Hadn't it always been him, he thought. Hadn't he been the first one to see the girls? To date one? Hadn't he been the one they all stood around? One of the girls looked at Gavin, and he waved to her, but she held up a finger, one single finger, telling him to wait. Him? When had he become second to Ansel? When!
Dirk was doing “the series.” This was the set routine of poses he did when a woman asked about his muscles. He'd go through them, watching her lips wrap around her straw as she took in his biceps bulging, his pecks twitching, his legs tensing and releasing.
“You want to get out of here?” The woman said in a sultry voice.
Dirk pretended he couldn't hear. He just kept going through the series, refusing to look at her, refusing to tilt his head down to listen. He couldn't acknowledge her. He couldn't go back to her place and let her find out what he wasn't capable of. He couldn't remember the last time he'd been capable. But he couldn't stop doing the series either. This was all he had, the series, and watching T.V. late at night, holding the phone in his hand, thinking of dialing the number when those erectile dysfunction commercials came on. He hadn't made the call yet. He just couldn't. He kept hoping it would get better on its own.
Brendan could hear someone pounding on the door. He'd only been in the bathroom a few minutes though. Oh, who was he kidding, he thought, dropping his head into his hands. He'd been in here, sobbing, for at least an hour.

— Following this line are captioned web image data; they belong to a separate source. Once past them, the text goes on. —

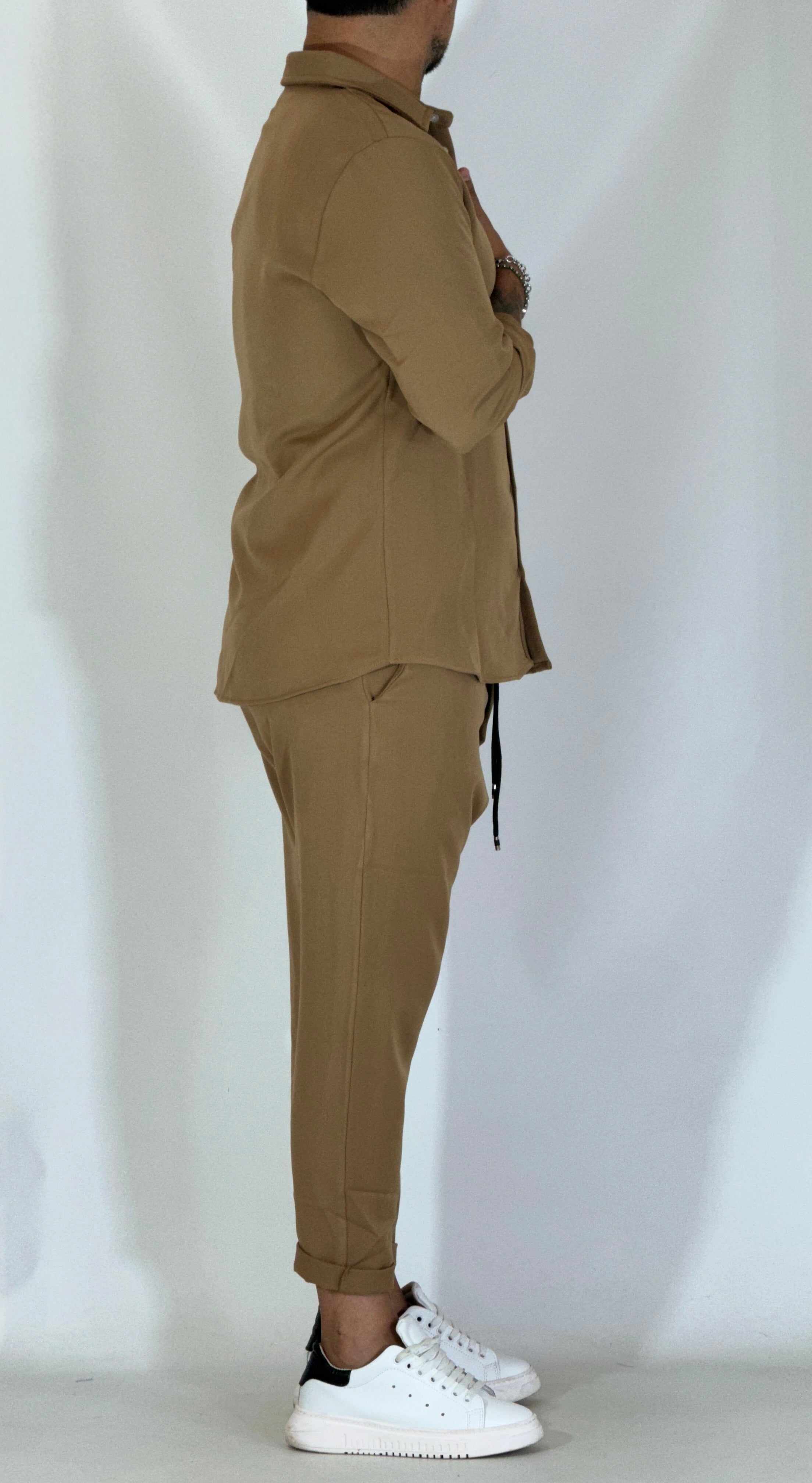 Coordinato BEACH cammello UM586/323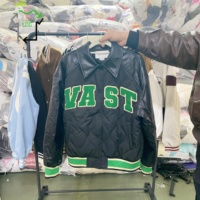 Jaket Varsity Grade Satu Grosir, Jaket Baseball Bekas Gaya Retro Warna Campur, Bale Pakaian Bekas untuk Toko Barang Bekas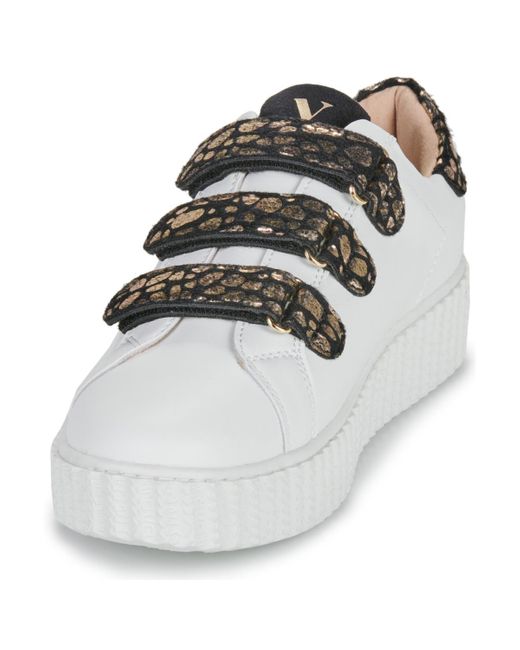 Vanessa Wu Metallic Sneaker Daisy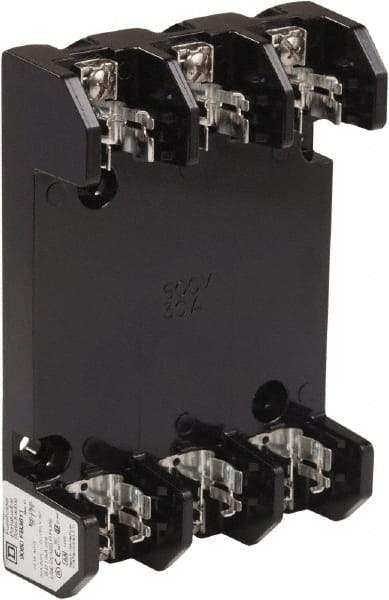 Square D - 3 Pole, 600 Volt, 30 Amp, Surface Mount Fuse Holder - Compatible with H Class Fuse - Strong Tooling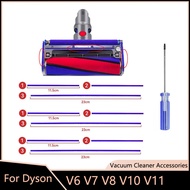 10ชิ้นแผ่นผ้ากำมะหยี่นุ่มสำหรับ Dyson V6 V8 V7 V10เครื่องดูดฝุ่น V11อะไหล่อุปกรณ์เสริมเปลี่ยนหัวลูกกลิ้งอ่อน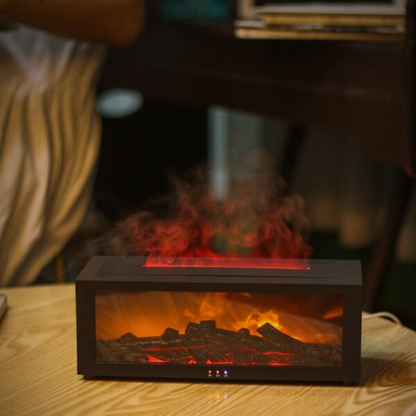 MiniKamin - Kompakter Elektro Kamin mit warmem Flammeneffekt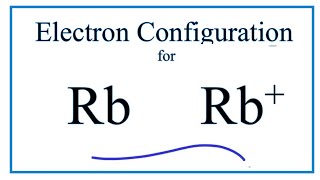 Rb Electron Configuration Rubidium Ion [upl. by Sirronal988]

He always thought Ansel would make a move. Hadn't Ansel always asked him to rub bronzer on his back? Didn't Ansel always compliment his glutes? Every day, their hands “accidentally” touched. Brendan was sitting on half of a roll of toilet paper that he'd placed on top of the toilet seat, not wanting his speedo or thighs to touch the disgusting thing, and he pulled a piece dangling off the end to blow his nose.
Claus was looking at the menu and reading the name of each drink slowly. Da-qui-ri. Marg-a-rit-a. Co-l-da. He wondered why there weren't any protein shakes.
“What will you have?” The bartender asked.
“You’re the bartender?”
When Claus continued staring at him blankly, the bartender nodded, gave him the up-and-down, and asked, “What's your deal?”
Claus looked from one of his arms to the other, lifted them, and flexed his biceps in a curl. “My whole life, I've wanted twenty-inch biceps. That was all I could think about for years, and this summer, I trained harder than ever before. I did barbell curls, incline dumbbell curls, hammer curls, preacher curls. I was curling morning and night. I was dreaming of curls. I was even curling in the shower. And then, a couple days ago, I did it.” Claus's voice faded out as he brought his arms down and looked back at the menu.
“Thanks,” Claus said, not looking up. But what now, he wanted to say. What would he do now?